> _Do this_
Retype the items below without any change, from the line containing "this 500×333 image." up to and including the line containing "crumpled rear bumper [552, 240, 620, 326]".

> _Dataset records_
——

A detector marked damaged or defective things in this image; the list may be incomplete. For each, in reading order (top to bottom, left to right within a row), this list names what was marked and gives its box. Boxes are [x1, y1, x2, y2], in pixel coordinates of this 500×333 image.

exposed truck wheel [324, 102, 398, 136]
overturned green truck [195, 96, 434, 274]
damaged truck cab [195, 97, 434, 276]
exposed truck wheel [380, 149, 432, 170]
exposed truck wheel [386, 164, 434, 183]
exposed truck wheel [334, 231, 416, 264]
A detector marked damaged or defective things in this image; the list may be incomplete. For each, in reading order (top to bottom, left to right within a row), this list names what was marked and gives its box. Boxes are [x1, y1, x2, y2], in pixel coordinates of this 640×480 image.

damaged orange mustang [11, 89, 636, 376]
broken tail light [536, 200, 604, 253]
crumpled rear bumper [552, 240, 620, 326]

——

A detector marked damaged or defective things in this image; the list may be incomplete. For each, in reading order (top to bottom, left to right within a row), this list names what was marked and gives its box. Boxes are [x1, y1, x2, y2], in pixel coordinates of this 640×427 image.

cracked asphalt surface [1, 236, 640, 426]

——

> _Worked answer_
A detector marked damaged or defective things in this image; the list may be incomplete. For each, in reading order (top to bottom, left to right within a row), this list names what was marked and gives its box. Boxes are [x1, y1, x2, y2], in pixel coordinates of this 500×333 image.

exposed truck wheel [324, 102, 398, 136]
overturned green truck [195, 96, 434, 274]
damaged truck cab [195, 97, 434, 276]
exposed truck wheel [380, 149, 432, 170]
exposed truck wheel [386, 164, 434, 183]
exposed truck wheel [334, 231, 416, 264]
A detector marked damaged or defective things in this image; the list may be incomplete. For each, in reading order (top to bottom, left to right within a row), this list names what was marked and gives its box. Boxes are [x1, y1, x2, y2], in pixel coordinates of this 640×480 image.

damaged orange mustang [11, 89, 636, 376]
broken tail light [536, 200, 604, 253]
crumpled rear bumper [552, 240, 620, 326]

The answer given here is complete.